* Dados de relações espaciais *
---

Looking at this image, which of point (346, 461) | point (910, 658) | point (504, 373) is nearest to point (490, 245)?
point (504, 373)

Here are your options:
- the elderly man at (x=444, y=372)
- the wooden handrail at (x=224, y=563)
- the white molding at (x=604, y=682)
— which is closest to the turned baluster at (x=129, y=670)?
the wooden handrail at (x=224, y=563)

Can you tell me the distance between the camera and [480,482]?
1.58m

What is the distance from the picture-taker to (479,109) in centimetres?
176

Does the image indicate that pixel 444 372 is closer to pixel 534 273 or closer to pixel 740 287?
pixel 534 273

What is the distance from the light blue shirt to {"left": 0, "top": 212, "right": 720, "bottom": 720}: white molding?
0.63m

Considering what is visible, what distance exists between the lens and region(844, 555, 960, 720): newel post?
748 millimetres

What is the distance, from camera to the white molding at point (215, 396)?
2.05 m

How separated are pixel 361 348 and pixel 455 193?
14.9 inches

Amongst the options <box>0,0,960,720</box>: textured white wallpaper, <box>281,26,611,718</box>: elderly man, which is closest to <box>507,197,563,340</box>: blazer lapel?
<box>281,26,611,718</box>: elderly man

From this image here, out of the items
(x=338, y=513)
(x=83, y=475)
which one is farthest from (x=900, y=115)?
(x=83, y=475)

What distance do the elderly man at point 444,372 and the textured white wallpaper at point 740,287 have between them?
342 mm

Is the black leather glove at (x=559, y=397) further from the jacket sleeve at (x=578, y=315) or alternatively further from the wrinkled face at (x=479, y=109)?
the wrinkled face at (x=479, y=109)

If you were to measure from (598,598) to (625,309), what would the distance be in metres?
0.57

---

* Seu objetivo *
Extraia sem nenhuma alteração o trecho das linhas acima, por favor: comece na linha que contém "Is the black" e siga até o fim das linhas, incluindo as duas pontas.

* Resposta correta *
Is the black leather glove at (x=559, y=397) further from the jacket sleeve at (x=578, y=315) or alternatively further from the wrinkled face at (x=479, y=109)?
the wrinkled face at (x=479, y=109)

If you were to measure from (598,598) to (625,309), what would the distance be in metres?
0.57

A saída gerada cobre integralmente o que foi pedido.